毎回、介護にまつわる問題点やちょっと困った介護スタッフの珍行動、介護現場での珍事件などを紹介するこのコーナー。今週は、「任侠ヘルパーって、実在する?」という話題について紹介します。
刺青が入っていてもヘルパーになれる?
少子高齢化が国民的な問題となり、介護関連のニュースを見かけない日はないといっても過言ではない。それが昨今の日本の社会状況だ。それゆえ、介護をテーマとした小説・ドラマ・映画なども数多く世に発表されている。葉真中 顕(はまなか あき)が2013年に発表した老人犯罪がテーマの小説『ロスト・ケア』は、日本ミステリー文学大賞新人賞を受賞した。
介護を扱った作品の中でもとりわけ有名なのは、2009年にSMAPの草彅剛がヘルパーを演じた『任侠ヘルパー』だ。同作は、「ひょんなことから『介護士』となった任侠社会の面々が、介護問題に潜む“闇”に直面し、破天荒ではあるが熱意あふれる方法で問題を解決していく」(公式サイトより)という作品。2012年には映画公開もされた。
主人公の草彅剛が演じるヘルパー・翼彦一には刺青が入っているという設定だったが、実際に刺青が入っている人がヘルパーになることはできるのだろうか?
都内の事業所で10年以上の勤務経験を持ち、リーダーとして育成や採用も担当する40代の女性・Hさんはこう語る。
「私が今まで働いてきたヘルパーの中には、刺青やタトゥーを入れている人はいませんでした。というか、提出資料や面接などで『刺青を入れていますか?』と聞く項目はないですし、自分から『刺青を入れているんですけど…』と申し出る人もいませんでしたし…、そういう意味では、『いなかったはず』ということになりますね(苦笑)。
刺青が洋服で隠せる部分なら、問題ないんじゃないでしょうか。ヘルパーの資格に『刺青の方はお断り』という項目はないはずですし、仕事ができればどこでも雇ってくれると思いますよ。
逆に、どうしても隠せない部分に刺青が入っていると難しいと思います。我々が仕事をする相手はほとんどがお年寄り。高齢の方にとっては、『刺青=怖い人』を想像するでしょうから、仮に刺青が入っているヘルパーをウチが派遣したら、クレームが来るのは間違いないでしょう。ウチでは採用しませんね」
ネットで調査。「任侠ヘルパー」は、実在した!?
しかしこれはあくまでも現役ヘルパーのHさんに「もし刺青を入れたヘルパーがいたら…?」と想像してもらった話だ。実際に刺青が入ったヘルパーはいないのだろうか?ネットではこのような声があがっていた。

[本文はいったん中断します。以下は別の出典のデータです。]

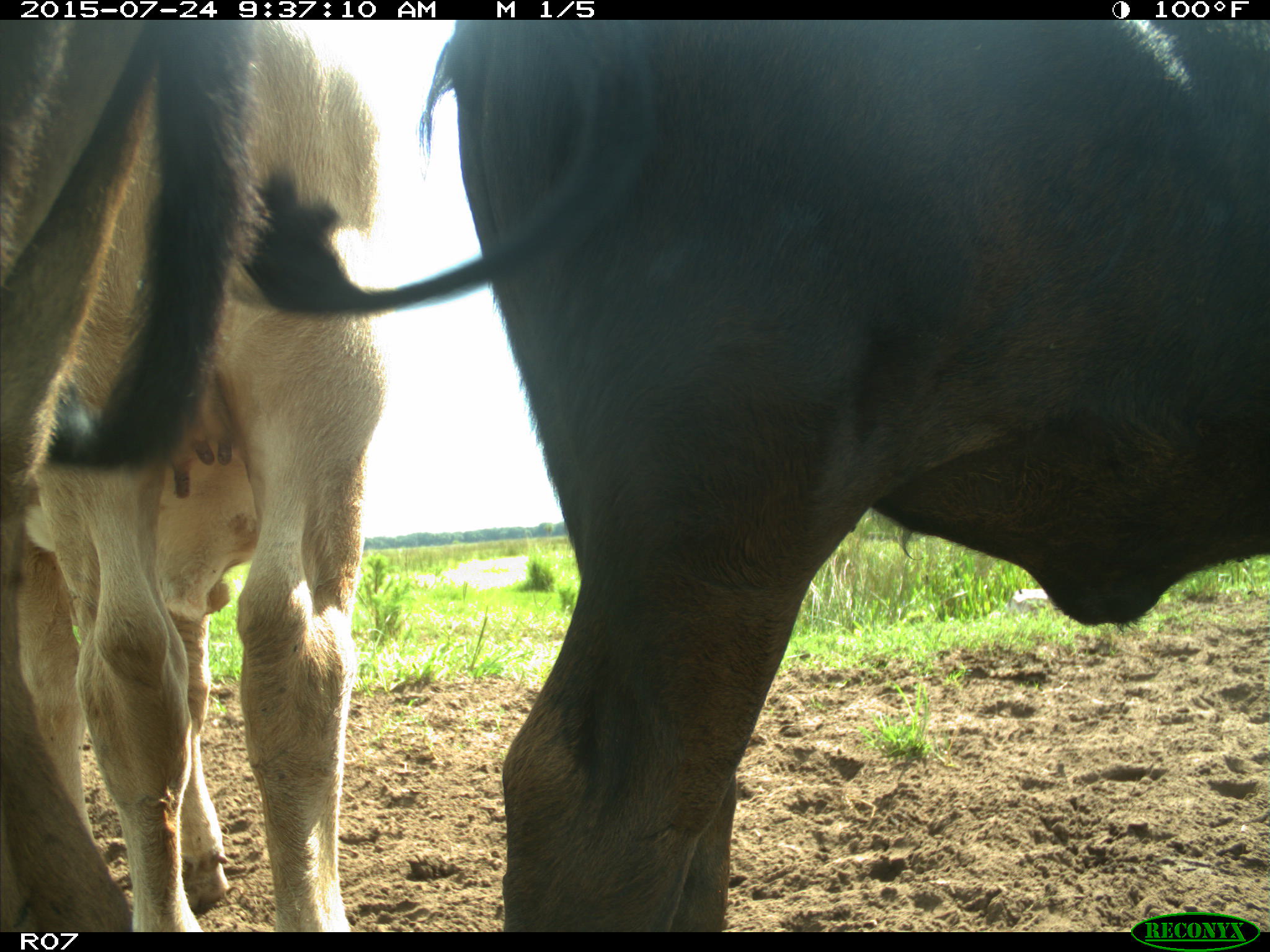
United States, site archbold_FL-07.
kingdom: Animalia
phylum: Chordata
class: Mammalia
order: Artiodactyla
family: Bovidae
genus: Bos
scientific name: Bos taurus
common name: domestic cow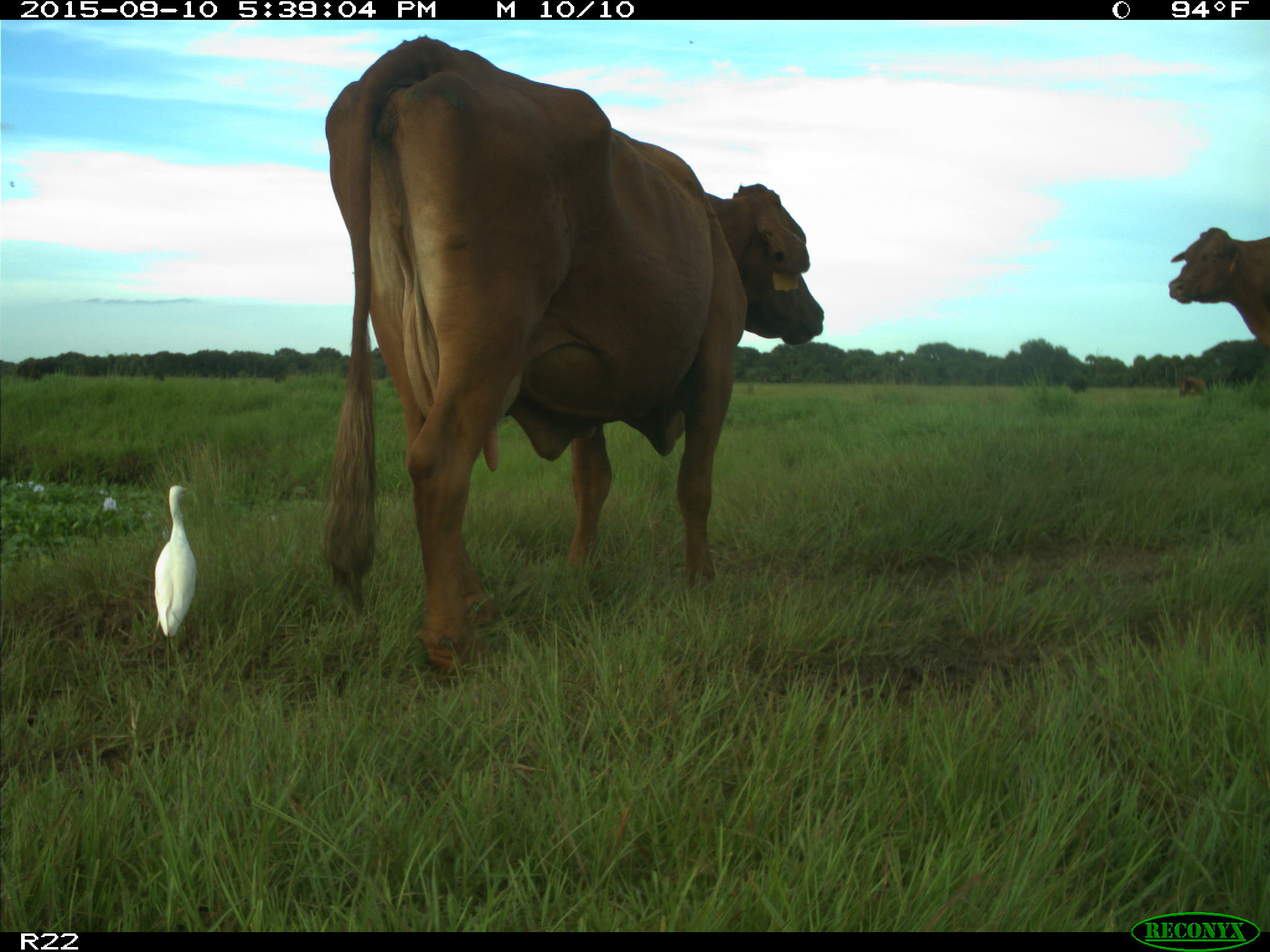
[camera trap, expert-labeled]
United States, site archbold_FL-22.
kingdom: Animalia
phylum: Chordata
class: Mammalia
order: Artiodactyla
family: Bovidae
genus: Bos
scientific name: Bos taurus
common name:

「同僚の女の子で10センチくらいの薔薇のタトゥーが入っている人がいました」
「隠していたタトゥーが訪問先に見られて、他の人に代えて!とクレームがきた事が…」
「足の甲全体に入っていますが、いくつかの介護施設で働いていました」
「私の施設にも刺青がある人がいますが、仕事中はその部分を隠してます」
「任侠ヘルパー」はともかくとしても、「刺青ヘルパー」は確かに存在するようだ。
今は、タトゥーをファッションの一部と考える人も多く、スポーツ選手や音楽業界はもちろん、刺青サラリーマンも増えている。
とは言え介護の仕事は、利用者に直接触れたり、自宅を訪問する仕事。やはり相手がどう思うかが重要だ。もし、面接や提出資料などで、刺青の有無について尋ねられ、あるのに無いと答えた場合、それがバレれば、それを理由にクビになる可能性はある。
「仕事中は必ず隠す」「聞かれたら正直に言う」というのが、現実的な着地点といえそうだ。